**Exercise goal**: In the records below, find the line containing "Of (x=723, y=408), (x=387, y=373), (x=382, y=374), which"; copy exactly that line and all lines after it to the end, and nothing else.

**Dataset records**:
........

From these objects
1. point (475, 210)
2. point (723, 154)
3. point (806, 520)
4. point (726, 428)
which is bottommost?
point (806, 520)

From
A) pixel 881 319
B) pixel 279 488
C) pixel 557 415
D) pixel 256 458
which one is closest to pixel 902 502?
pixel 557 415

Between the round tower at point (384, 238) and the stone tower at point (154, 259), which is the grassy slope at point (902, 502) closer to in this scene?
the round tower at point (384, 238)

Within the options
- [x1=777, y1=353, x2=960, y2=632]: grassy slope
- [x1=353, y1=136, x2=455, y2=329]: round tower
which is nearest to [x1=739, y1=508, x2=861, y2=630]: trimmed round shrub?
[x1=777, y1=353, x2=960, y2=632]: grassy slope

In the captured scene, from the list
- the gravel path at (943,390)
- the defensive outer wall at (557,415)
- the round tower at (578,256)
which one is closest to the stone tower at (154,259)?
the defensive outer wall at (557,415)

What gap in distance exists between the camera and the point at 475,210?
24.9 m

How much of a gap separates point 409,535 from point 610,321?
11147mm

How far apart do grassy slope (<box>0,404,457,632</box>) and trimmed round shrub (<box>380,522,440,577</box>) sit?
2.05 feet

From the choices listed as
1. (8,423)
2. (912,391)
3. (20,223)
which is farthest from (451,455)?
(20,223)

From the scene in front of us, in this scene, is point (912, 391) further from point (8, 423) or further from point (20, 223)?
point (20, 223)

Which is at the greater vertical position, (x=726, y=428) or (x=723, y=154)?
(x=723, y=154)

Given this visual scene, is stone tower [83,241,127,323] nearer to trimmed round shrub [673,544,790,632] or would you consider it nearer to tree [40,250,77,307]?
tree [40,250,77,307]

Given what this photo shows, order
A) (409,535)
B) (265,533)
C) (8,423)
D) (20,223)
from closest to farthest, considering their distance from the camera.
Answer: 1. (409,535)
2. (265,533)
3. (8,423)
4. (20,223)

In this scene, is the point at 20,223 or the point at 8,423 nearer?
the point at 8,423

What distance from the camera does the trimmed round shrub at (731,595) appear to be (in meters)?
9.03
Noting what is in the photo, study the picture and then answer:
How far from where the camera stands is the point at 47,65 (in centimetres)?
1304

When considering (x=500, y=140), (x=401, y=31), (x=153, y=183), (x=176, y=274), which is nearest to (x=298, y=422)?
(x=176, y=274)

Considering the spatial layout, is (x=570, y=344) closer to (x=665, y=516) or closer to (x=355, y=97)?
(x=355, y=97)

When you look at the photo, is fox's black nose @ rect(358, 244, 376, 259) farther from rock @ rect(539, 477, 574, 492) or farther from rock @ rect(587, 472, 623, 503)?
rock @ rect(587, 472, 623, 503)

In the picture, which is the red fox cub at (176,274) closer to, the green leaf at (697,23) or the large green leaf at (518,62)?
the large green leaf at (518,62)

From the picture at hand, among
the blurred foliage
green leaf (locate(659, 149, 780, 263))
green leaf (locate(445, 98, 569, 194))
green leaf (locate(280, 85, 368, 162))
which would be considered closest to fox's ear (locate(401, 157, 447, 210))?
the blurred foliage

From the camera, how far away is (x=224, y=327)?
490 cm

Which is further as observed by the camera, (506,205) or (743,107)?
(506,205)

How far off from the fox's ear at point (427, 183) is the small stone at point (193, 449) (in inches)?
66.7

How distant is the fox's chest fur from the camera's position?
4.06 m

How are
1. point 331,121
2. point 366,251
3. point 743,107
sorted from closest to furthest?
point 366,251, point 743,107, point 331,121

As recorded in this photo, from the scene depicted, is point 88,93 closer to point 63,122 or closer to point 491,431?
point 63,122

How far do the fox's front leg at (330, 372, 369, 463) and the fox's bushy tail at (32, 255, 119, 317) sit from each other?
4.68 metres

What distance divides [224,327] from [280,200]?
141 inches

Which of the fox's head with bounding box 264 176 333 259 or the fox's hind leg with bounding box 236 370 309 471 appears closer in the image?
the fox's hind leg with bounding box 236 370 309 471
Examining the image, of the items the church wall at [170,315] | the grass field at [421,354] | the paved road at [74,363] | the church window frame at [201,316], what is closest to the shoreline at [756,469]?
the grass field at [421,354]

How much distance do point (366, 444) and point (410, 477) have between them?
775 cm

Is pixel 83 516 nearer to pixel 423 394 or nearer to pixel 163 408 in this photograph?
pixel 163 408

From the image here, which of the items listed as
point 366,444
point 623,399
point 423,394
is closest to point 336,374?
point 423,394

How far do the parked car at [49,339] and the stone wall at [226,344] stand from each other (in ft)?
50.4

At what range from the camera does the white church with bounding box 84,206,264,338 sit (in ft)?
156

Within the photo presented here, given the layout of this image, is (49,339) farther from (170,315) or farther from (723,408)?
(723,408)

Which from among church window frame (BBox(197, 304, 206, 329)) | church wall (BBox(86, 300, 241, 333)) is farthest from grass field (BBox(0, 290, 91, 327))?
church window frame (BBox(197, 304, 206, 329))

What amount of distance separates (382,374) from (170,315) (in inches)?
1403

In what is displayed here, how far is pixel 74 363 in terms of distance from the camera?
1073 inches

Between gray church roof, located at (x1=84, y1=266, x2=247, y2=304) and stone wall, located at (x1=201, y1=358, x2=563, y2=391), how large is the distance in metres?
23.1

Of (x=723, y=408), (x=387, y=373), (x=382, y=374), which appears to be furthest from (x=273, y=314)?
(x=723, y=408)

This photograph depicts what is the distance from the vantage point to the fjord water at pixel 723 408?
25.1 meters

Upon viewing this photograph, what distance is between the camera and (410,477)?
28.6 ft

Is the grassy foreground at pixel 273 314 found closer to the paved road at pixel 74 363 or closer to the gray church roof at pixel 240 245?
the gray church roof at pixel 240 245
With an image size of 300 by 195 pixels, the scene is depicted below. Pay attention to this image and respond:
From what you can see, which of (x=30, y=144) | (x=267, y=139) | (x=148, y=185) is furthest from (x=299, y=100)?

........

**Answer below**:
Of (x=723, y=408), (x=387, y=373), (x=382, y=374), which appears to be furthest from (x=273, y=314)?
(x=723, y=408)

This photograph depicts what is the distance from the vantage point to the fjord water at pixel 723 408?
25.1 meters

Upon viewing this photograph, what distance is between the camera and (410,477)?
28.6 ft

Is the grassy foreground at pixel 273 314 found closer to the paved road at pixel 74 363 or closer to the gray church roof at pixel 240 245?
the gray church roof at pixel 240 245
With an image size of 300 by 195 pixels, the scene is depicted below. Pay attention to this image and respond:
From what you can see, which of (x=30, y=144) | (x=267, y=139) | (x=148, y=185) is furthest from (x=299, y=100)?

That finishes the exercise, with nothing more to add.